12. AutoFeedback - how is the website kept up to date?
● We use the Git version control system to track all our changes to AF
● The AF code is hosted in Gitlab: all changes undergo automated tests
○ This is known as Continuous Integration (CI)
● If the code passes all tests, it is automatically deployed in the server:
○ This is known as Continuous Delivery (CD)
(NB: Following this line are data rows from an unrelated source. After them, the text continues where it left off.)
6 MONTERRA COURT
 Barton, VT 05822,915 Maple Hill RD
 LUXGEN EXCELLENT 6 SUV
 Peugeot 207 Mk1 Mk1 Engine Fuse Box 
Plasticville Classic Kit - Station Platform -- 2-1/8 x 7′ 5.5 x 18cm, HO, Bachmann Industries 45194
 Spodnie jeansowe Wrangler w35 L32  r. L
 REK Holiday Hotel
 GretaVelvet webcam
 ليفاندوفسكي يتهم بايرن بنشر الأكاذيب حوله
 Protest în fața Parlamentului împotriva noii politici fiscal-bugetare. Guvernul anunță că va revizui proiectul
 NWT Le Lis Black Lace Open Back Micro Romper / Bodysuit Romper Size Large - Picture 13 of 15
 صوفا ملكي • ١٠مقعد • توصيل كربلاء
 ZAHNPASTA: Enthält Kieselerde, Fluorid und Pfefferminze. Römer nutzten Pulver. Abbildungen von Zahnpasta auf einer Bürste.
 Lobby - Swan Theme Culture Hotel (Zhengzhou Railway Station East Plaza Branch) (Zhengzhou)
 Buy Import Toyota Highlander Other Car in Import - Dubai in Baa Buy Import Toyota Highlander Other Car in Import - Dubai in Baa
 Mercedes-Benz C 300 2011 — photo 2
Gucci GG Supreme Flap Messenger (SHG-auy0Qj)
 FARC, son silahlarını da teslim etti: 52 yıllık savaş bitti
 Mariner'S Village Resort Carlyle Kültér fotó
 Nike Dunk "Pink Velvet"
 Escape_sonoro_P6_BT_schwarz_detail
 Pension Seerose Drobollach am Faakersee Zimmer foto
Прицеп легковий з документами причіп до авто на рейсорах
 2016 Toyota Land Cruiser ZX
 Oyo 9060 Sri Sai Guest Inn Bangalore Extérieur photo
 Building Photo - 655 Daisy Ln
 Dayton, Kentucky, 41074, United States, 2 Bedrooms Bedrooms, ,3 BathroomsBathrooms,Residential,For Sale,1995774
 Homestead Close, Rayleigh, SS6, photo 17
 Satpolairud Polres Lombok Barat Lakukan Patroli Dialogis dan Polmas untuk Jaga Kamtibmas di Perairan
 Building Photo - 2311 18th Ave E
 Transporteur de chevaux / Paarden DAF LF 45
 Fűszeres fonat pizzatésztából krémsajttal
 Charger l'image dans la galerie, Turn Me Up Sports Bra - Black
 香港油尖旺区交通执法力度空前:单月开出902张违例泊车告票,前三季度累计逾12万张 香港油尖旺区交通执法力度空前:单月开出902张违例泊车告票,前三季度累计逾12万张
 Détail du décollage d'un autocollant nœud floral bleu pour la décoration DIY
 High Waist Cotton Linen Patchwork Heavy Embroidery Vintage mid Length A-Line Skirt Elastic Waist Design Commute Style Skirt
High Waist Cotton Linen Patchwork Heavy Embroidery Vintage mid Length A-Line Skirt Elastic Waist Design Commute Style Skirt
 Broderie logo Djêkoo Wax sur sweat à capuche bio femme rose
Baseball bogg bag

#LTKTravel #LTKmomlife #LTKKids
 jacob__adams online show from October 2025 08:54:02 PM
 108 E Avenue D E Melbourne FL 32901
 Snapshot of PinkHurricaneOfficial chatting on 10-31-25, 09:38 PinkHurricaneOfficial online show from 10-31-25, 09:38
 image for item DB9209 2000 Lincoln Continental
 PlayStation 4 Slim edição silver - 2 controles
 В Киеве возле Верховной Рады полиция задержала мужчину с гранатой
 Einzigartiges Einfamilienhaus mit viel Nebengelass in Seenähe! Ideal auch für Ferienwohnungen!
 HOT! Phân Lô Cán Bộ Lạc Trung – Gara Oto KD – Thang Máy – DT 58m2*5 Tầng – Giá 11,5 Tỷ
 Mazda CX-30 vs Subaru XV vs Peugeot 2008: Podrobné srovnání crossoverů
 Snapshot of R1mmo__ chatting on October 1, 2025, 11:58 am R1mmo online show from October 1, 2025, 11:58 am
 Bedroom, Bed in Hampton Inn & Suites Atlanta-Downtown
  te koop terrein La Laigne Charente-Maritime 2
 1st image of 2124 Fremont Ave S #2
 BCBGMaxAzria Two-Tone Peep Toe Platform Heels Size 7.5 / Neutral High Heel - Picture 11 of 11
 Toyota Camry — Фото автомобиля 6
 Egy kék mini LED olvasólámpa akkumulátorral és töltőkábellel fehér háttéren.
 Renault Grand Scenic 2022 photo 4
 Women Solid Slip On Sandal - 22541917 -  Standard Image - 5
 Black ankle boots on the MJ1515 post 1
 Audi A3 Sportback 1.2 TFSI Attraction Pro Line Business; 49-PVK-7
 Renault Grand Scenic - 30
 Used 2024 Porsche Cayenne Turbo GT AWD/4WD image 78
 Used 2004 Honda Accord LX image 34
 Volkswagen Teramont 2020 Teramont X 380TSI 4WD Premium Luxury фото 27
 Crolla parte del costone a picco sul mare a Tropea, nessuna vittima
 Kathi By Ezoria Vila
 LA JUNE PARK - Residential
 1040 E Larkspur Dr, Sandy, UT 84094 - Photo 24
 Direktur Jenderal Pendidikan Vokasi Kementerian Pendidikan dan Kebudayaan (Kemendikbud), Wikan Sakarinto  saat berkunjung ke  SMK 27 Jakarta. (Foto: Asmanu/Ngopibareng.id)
○ CD prevents breaking the server due to a mistake doing some manual upgrade step
13. AutoFeedback - what is next?
● Supporting other languages besides Java:
○ Planned redesign around the Kubernetes orchestration platform
○ Could support anything that produces a JUnit XML file (there
are testing tools like that for PHP, JavaScript, Python…)
● Improving the feedback:
○ Allowing students to ask questions in AutoFeedback if it's not clear enough
○ Integrating videos on top of text for feedback
● Showing lecturers the most common mistakes students make
● Supporting "micro-assessments" with code written from the website
○ Good for first-time programmers doing very short programs
○ May be useful for the first few weeks!